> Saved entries
☆ ☆ ☆ ☆ ☆

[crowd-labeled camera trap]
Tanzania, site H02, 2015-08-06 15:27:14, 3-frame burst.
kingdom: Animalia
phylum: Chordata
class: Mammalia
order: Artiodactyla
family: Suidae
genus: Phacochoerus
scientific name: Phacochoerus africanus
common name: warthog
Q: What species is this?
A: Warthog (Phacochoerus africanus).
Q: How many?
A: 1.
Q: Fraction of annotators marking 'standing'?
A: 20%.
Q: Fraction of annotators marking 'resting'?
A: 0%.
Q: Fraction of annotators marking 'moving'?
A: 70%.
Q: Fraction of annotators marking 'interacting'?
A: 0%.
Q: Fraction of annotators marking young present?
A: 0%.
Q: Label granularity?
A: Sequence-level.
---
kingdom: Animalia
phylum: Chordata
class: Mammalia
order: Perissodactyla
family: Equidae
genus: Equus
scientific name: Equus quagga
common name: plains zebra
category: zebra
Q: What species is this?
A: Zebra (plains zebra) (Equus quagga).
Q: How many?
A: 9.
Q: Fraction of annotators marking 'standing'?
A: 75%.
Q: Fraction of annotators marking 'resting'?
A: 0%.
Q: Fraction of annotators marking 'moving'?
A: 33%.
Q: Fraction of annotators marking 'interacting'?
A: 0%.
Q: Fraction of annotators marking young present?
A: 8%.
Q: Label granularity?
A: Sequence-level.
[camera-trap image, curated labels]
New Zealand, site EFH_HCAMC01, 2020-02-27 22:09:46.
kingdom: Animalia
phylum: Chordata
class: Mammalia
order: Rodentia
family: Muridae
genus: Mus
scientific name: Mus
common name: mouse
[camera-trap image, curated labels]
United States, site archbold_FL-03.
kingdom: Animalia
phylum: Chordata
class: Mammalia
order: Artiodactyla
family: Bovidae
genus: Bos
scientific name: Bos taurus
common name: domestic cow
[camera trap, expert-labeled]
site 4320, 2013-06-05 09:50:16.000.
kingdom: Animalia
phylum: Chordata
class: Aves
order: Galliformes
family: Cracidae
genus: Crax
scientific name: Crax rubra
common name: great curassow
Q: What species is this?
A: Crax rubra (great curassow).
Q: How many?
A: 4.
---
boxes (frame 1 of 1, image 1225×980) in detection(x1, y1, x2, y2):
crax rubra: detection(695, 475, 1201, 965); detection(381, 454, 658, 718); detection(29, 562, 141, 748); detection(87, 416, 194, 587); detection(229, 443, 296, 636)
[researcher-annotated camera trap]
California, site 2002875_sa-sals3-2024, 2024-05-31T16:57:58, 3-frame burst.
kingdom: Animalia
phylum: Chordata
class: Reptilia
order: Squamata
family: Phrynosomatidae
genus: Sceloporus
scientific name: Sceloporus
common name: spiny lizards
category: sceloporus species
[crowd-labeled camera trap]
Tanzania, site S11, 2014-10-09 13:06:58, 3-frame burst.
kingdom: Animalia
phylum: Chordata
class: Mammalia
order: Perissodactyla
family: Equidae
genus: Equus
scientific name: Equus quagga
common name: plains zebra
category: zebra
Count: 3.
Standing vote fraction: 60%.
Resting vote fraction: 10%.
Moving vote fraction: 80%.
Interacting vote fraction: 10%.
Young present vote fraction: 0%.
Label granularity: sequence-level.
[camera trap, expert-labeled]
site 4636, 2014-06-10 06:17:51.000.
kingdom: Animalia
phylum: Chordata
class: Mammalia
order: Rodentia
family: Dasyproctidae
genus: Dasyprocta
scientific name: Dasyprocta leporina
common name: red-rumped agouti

☆ ☆ ☆ ☆ ☆

> Work request
Every entry is to be repeated precisely as it stands.

> Response area
[crowd-labeled camera trap]
Tanzania, site H02, 2015-08-06 15:27:14, 3-frame burst.
kingdom: Animalia
phylum: Chordata
class: Mammalia
order: Artiodactyla
family: Suidae
genus: Phacochoerus
scientific name: Phacochoerus africanus
common name: warthog
Q: What species is this?
A: Warthog (Phacochoerus africanus).
Q: How many?
A: 1.
Q: Fraction of annotators marking 'standing'?
A: 20%.
Q: Fraction of annotators marking 'resting'?
A: 0%.
Q: Fraction of annotators marking 'moving'?
A: 70%.
Q: Fraction of annotators marking 'interacting'?
A: 0%.
Q: Fraction of annotators marking young present?
A: 0%.
Q: Label granularity?
A: Sequence-level.
---
kingdom: Animalia
phylum: Chordata
class: Mammalia
order: Perissodactyla
family: Equidae
genus: Equus
scientific name: Equus quagga
common name: plains zebra
category: zebra
Q: What species is this?
A: Zebra (plains zebra) (Equus quagga).
Q: How many?
A: 9.
Q: Fraction of annotators marking 'standing'?
A: 75%.
Q: Fraction of annotators marking 'resting'?
A: 0%.
Q: Fraction of annotators marking 'moving'?
A: 33%.
Q: Fraction of annotators marking 'interacting'?
A: 0%.
Q: Fraction of annotators marking young present?
A: 8%.
Q: Label granularity?
A: Sequence-level.
[camera-trap image, curated labels]
New Zealand, site EFH_HCAMC01, 2020-02-27 22:09:46.
kingdom: Animalia
phylum: Chordata
class: Mammalia
order: Rodentia
family: Muridae
genus: Mus
scientific name: Mus
common name: mouse
[camera-trap image, curated labels]
United States, site archbold_FL-03.
kingdom: Animalia
phylum: Chordata
class: Mammalia
order: Artiodactyla
family: Bovidae
genus: Bos
scientific name: Bos taurus
common name: domestic cow
[camera trap, expert-labeled]
site 4320, 2013-06-05 09:50:16.000.
kingdom: Animalia
phylum: Chordata
class: Aves
order: Galliformes
family: Cracidae
genus: Crax
scientific name: Crax rubra
common name: great curassow
Q: What species is this?
A: Crax rubra (great curassow).
Q: How many?
A: 4.
---
boxes (frame 1 of 1, image 1225×980) in detection(x1, y1, x2, y2):
crax rubra: detection(695, 475, 1201, 965); detection(381, 454, 658, 718); detection(29, 562, 141, 748); detection(87, 416, 194, 587); detection(229, 443, 296, 636)
[researcher-annotated camera trap]
California, site 2002875_sa-sals3-2024, 2024-05-31T16:57:58, 3-frame burst.
kingdom: Animalia
phylum: Chordata
class: Reptilia
order: Squamata
family: Phrynosomatidae
genus: Sceloporus
scientific name: Sceloporus
common name: spiny lizards
category: sceloporus species
[crowd-labeled camera trap]
Tanzania, site S11, 2014-10-09 13:06:58, 3-frame burst.
kingdom: Animalia
phylum: Chordata
class: Mammalia
order: Perissodactyla
family: Equidae
genus: Equus
scientific name: Equus quagga
common name: plains zebra
category: zebra
Count: 3.
Standing vote fraction: 60%.
Resting vote fraction: 10%.
Moving vote fraction: 80%.
Interacting vote fraction: 10%.
Young present vote fraction: 0%.
Label granularity: sequence-level.
[camera trap, expert-labeled]
site 4636, 2014-06-10 06:17:51.000.
kingdom: Animalia
phylum: Chordata
class: Mammalia
order: Rodentia
family: Dasyproctidae
genus: Dasyprocta
scientific name: Dasyprocta leporina
common name: red-rumped agouti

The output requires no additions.